The third book, “The Power of Praying for Your Adult Children” by Stormie Omartian, encouraged me a great deal. As a parent of two adult children and through the experiences of some of my friends, I recognize that parenting does not end when your child is grown. Omartian confirmed my personal outlook on the need for parental involvement throughout life and convicted me to hold up my two children in prayer even more regularly.

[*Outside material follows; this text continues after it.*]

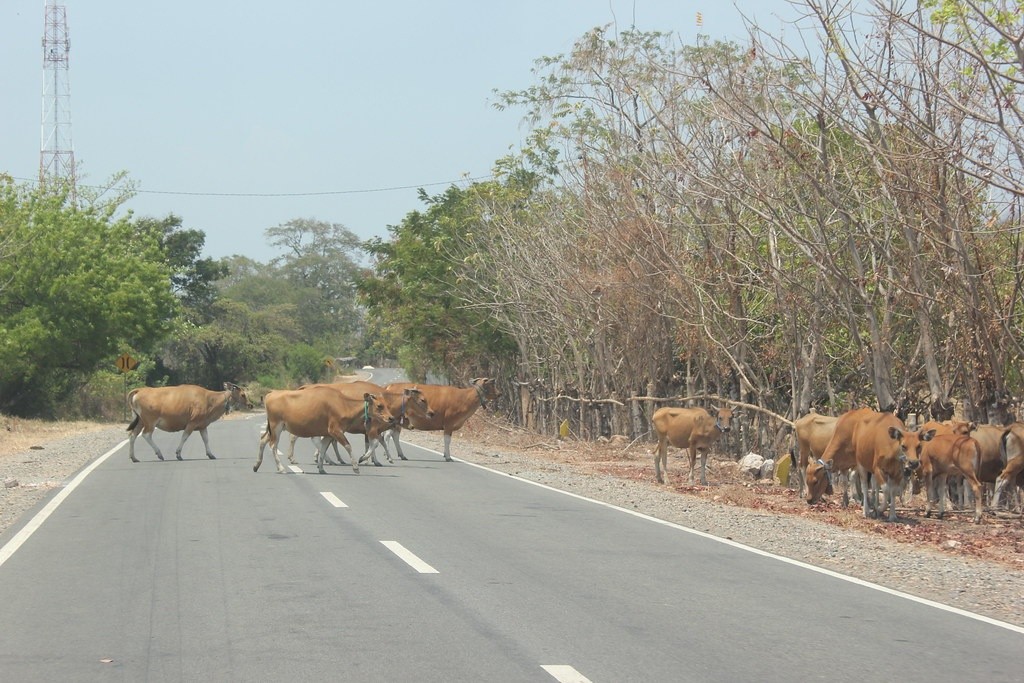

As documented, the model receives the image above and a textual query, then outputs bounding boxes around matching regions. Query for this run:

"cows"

Omartian begins by gently unfolding the truth that our children remain our children forever. At some level they continue to need us.
Critical to this ongoing relationship is learning to forgive at several different levels. First forgive the child, then the child’s other parent and after that yourself for any wrongdoing or lack of proper guidance. Finally, forgive others who may have influenced your child in an improper way.
Omartian outlines helpful ways to pray for your children, including asking God to help them develop a heart for him, to grow in wisdom and discernment and to find freedom and wholeness. Some prayers are specific to each of their own needs: to understand God’s purpose for their lives, to work successfully and to be financially stable. Omartian calls us to ask God to teach them how to resist evil and destructive behavior and to avoid temptations of various kinds.
This book will encourage any parent whose children are approaching adulthood, but it would also be appropriate for any parent who wishes to help their child begin learning early how to put on the whole armor of God.
These three books outline the need and the way to grow closer to God, to learn who we are in his sight and to begin to see each other as his offspring. Only then can we keep the first and second greatest commandments: “Love the Lord your God with all your strength, soul and mind, and love your neighbor as yourself.”
AMY SMITH serves in office ministry and benevolence at the Nashua Church of Christ in New Hampshire. She has been married for 24 years and is the mother of two adult children.